I May Look Fine, But My Chronic Illness Is Real

When a healthy person wakes up from a good night’s sleep, they feel refreshed and ready to take on the world. When I wake up from eight hours of mostly interrupted sleep, my bladder’s burning, my abdomen hurts, my joints are achy…my whole body could use another eight hours of sleep, maybe even a whole week, maybe even a lifetime if it were up to me. I don’t get up from bed, I crawl out, at least that’s how it feels—arduous, strenuous.

When a healthy person has a cold or the flu, they look like they’re in hell and feel like that too, but temporarily. I don’t get full-blown colds or flus, not often anyways. My body’s already on guard fighting chronic Lyme disease 24/7. A foreign invader like a virus wouldn’t survive a day inside me. Ironically, I already feel like I have a never-ending flu, just different. The symptoms change, the bugs hide and migrate to keep my immune system confused and combating my own body instead of the foreign entity.

I look like any other person who doesn’t struggle with a chronic illness on a daily basis. I look good and healthy. I smile, I laugh, I make jokes. I’m usually calm and soft-spoken (mostly because I’m too tired and sick to be loud and defiant when need be). My illness is without a face, invisible. If you could only see my insides. I don’t even want to see my insides. The knowledge alone that I’ve been living with bacteria eating me from the inside for years disgusts me to no end.

I have responsibilities like anybody else. I cook. I clean the house. I take care of my loved ones as best I could. I work as much as I can handle it. I have goals I want to accomplish. I have dreams I want to realize. I want to travel, to see Paris before I die. I want to go to events where my soul will grow, my heart will elate, my mind will expand. I want to soak up the sun in Maui. I want to get drunk and not feel the consequences of it the next day. I wanted to have children. I think I still do. Most of all, I want to know what it’s like to be in the shoes of a healthy, lively person.

Every task — no matter how complex or simple — is a strain and a struggle. I want to do so much, but there’s only so much I can do. I have to forgo some activities in order to do the others. All the while trying to not push myself to the limit, beyond my maximal capacity. I know I will pay dearly with my body for the weeks to come otherwise. I have to use my spoons wisely.

I’ve come to terms with my disease for the most part. I’ve accepted that I may be sick for as long as I live, that I may also die from it. But sometimes it’s infuriating. I’m tired of being sick. I’m tired of being tired. My tears well up in my eyes until they can no longer be encapsulated and pour out. And I howl in pain, exhaustion, frustration, hopelessness.

Sometimes I want to pull the plug on my medication. And just live for as long as I breathe and my heart beats and my brain functions. Because I’m hardly getting better still.
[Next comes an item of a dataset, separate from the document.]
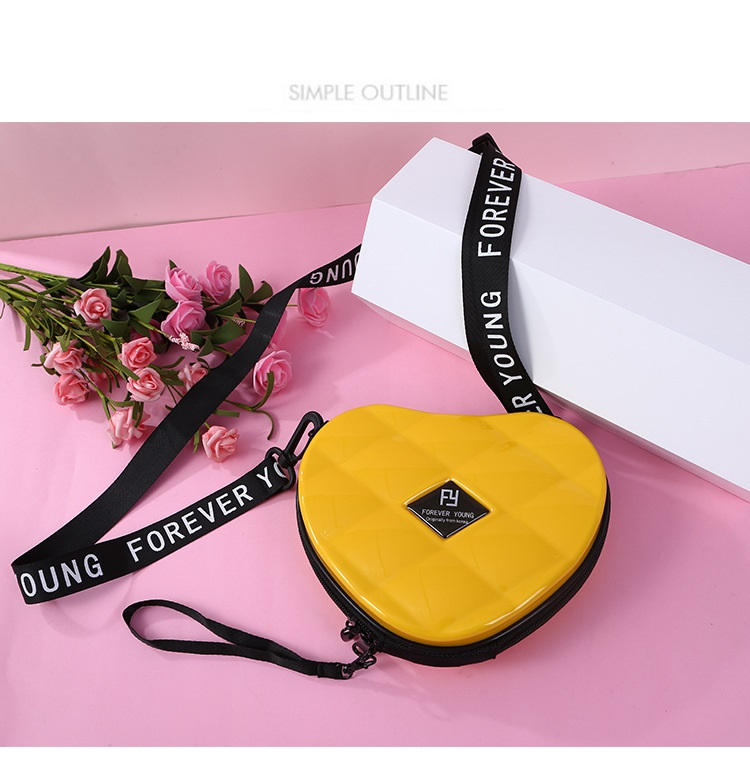 H4d9230d357ef409fa1dd6ac8858fcfabs - Fashion Luxury HandBags Heart Shaped PVC Mini Shoulder Bag for Woman Fashion Designer Personality Small Box Women Purses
Because it gets harder for me to do anything as time progresses. But then I look at my beloved husband and think of my dear family and friends, and my will to fight and my hope to beat this return. And I’ll be damned if I don’t get the taste of true life.

I want to shed some light on invisible illnesses (and anything that goes unnoticed). They’re unseen to the naked eye, but they’re real, they’re excruciating, they’re debilitating, they’re traumatic, they’re isolating. Humans are very visual and some may need overt cues in order to perceive what’s happening around them; otherwise, they won’t believe it if they don’t see it, hear it. But perceiving human suffering isn’t just about seeing what there is, it’s also about perceiving the nuances and that which is missing in the big picture.

A young man who walks very slowly without a cane because of his arthritic pain. A woman who breaks down all of a sudden in the street because of a traumatic event that happened to her a few years back at the same place. A child who has no energy or desire to play for years. A friend who cannot make it to a friendly gathering for the fourth time in a row because they can barely get up, walk, stand. An aged relative who forgot who you are and is lost and frightened. A person who can’t keep calm at a doctor’s appointment anymore. Because they’ve been strong for so long. Because the pain is no longer bearable. Because they’re exhausted of their disease being belittled by the health community. And they cry and they plead for something to be done at last.

It’s not just about perceiving, it’s also about feeling. Feeling for the humans who suffer — whether they have an illness or they lost a loved one or their significant other left them or their entire house burned down or their cat ran away or they were assaulted — and connecting with them. Not just nodding and smiling and caring for the time being. Truly connecting with them. With empathy, understanding, acceptance, love. Compassion. Compassion that is all-encompassing, that is unconditional. Feeling for every suffering there is, not just choosing where compassion deserves attention. Feeling for the being to the point that you can actually sense the suffering the person is going through. Feeling that you’re so interconnected that you feel you’re that being in question.

Your heart breaks for them. Your soul aches for them. Your mind is mindful of their plight. The pain that is not yours can be too much to take all at once. Yet it is such an awakening and growing experience.